16 November 2020

A new study by the University of South Australia and Monash University has found the Australian Cashless Debit Card (CDC) scheme, which restricts the spending of welfare recipients, is having nominal impact on the problem behaviours it was designed to target.

The CDC is a trial form of conditional welfare that prevents recipients from withdrawing cash from their welfare account or using their welfare payments to access gambling services and purchase alcohol.

The CDC has been trialled in four locations across Australian, with officially stated aims of promoting healthier eating habits, curbing problem gambling, and reducing alcohol abuse and illegal drug use.

The new study into the CDC, led by UniSA Business academics, Dr Luke Greenacre and Dr Skye Akbar, examined the change in targeted behaviours following the introduction of the scheme in a South Australian trial area, finding no statistically significant improvement in any behaviour.  

“We used routine government data and store sales data to quantitively assess the targeted reductions over an extended period,” Dr Greenacre says.  

“We found no substantive impact on measures of gambling, drug and alcohol abuse, crime or emergency department presentations.

“There was a small increase in the amount spent on healthy foods, but healthy foods actually decreased as a proportion of all foods purchased, suggesting CDC users were buying more food in total, but the larger increase among that was unhealthy food.”

The recent Federal Budget allocated funds to extend, and possibly expand, current CDC trials, and the lower house is expected to vote on a related bill before Christmas, with a report from the Senate Community Affairs Legislation Committee due on 17 November.

Despite these official plans, however, the new study from UniSA and Monash is the first independent, quantitative assessment of whether the scheme is meeting its stated objectives.

“We’re not being critical of attempts to address these social issues, because they are worthy of attention,” Dr Greenacre says. “But if there are plans to expand this scheme, we should be sure it’s meeting its objectives, and the data indicates it just isn’t doing that.”

While concerns have been raised in some quarters about unintended consequences of the CDC – such as the mental wellbeing impact of stigmatising welfare recipients – outside such suggestions, this new research raises doubts about direct outcomes of the scheme and the related costs.   

“The cost of administering the scheme has been reported at around $10,000 per person, per year, which is additional to the cost of the individuals’ actual welfare payments,” explains Dr Akbar.

“That is a huge ongoing expense that could conceivably be used in a range of different ways, whether that’s providing community counsellors, addiction treatment services, employment training or any of a range of measures that address the fundamental social problems, not just the obvious symptoms.

“If the current system is both ineffective at curbing anti-social behaviour and expensive, from a purely economic perspective, it makes sense to consider alternative approaches.”

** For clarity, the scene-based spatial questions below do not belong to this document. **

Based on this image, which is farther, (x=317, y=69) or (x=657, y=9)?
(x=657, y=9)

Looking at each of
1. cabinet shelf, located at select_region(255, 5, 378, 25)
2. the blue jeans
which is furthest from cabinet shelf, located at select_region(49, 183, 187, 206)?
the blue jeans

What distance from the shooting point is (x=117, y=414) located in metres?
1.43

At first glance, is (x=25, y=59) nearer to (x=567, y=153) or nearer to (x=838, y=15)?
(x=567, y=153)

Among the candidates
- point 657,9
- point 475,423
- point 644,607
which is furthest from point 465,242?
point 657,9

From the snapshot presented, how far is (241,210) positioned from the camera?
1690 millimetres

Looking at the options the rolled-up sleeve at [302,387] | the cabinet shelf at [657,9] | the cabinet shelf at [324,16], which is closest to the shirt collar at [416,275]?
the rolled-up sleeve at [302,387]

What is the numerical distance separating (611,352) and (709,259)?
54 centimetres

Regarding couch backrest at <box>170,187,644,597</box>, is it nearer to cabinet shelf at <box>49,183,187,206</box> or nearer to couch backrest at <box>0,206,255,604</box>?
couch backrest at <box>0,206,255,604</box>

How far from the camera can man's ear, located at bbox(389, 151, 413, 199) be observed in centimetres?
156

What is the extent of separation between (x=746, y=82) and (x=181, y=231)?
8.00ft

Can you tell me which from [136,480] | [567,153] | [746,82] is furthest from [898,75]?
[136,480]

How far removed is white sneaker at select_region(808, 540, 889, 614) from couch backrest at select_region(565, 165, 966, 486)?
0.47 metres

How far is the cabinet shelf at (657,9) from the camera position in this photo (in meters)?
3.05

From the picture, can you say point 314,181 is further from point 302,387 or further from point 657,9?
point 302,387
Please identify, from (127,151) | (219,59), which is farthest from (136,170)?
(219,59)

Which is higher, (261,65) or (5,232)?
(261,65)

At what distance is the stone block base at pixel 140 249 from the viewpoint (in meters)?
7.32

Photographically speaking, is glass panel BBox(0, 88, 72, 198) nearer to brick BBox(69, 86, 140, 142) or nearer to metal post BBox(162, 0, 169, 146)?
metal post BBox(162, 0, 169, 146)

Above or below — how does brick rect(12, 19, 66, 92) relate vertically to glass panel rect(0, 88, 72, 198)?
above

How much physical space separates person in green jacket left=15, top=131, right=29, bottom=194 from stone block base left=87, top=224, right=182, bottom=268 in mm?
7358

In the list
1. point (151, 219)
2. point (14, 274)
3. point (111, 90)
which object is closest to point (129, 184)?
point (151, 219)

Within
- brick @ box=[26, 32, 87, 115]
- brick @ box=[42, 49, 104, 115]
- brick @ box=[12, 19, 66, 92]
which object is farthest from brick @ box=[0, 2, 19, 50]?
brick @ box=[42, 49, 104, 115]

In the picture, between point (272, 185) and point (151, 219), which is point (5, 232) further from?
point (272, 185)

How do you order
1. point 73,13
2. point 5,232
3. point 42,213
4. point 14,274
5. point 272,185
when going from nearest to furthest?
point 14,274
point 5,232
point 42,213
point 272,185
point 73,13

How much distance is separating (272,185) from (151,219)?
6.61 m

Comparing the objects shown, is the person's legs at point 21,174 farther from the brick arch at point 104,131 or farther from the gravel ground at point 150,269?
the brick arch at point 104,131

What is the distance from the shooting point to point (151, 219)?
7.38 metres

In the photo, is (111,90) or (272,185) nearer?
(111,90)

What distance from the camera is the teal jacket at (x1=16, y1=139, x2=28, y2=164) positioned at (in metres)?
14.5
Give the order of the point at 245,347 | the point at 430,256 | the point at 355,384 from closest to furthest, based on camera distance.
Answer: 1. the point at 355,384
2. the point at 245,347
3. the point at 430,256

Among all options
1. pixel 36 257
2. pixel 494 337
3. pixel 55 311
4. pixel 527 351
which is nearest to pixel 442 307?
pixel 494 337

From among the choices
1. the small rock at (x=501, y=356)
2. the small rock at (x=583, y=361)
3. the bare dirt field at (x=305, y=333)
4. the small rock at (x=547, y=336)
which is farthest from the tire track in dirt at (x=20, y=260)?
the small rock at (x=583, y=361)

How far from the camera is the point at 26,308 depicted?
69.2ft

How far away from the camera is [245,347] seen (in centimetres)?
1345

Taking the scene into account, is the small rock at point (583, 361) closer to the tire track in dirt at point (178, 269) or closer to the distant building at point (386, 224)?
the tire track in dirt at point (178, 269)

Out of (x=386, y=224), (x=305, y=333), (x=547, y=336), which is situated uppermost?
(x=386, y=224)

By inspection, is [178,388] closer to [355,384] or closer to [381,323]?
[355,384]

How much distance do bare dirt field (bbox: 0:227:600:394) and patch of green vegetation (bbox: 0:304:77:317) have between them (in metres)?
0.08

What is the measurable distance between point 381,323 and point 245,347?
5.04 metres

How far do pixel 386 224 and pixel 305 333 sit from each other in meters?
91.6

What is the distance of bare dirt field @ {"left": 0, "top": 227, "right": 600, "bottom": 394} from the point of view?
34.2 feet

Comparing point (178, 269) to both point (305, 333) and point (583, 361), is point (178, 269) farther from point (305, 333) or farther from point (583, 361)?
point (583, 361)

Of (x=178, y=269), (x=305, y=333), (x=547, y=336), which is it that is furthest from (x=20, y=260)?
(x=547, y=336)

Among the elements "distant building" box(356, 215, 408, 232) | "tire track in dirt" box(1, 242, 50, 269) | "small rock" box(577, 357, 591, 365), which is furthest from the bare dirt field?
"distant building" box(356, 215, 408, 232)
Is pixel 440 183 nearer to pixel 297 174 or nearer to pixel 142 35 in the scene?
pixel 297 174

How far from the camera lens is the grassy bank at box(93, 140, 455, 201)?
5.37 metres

Given the impact the COVID-19 pandemic has had on Australia’s economy, and the very real prospect that 2021 will see an increase in the number of people on welfare, including in CDC trial areas, it is also possible the costs of the scheme could increase substantially in the near future.  

“With the number of welfare recipients going up, we will see more people enrolled into the costly CDC program, again, without apparently delivering any substantial benefit for that cost,” Dr Greenacre says. 

“So, it really appears that, whether you question the scheme from a left-leaning perspective about its broader social impact, or from a right-leaning perspective about its value as government expenditure, the CDC in its current form just doesn’t add up.”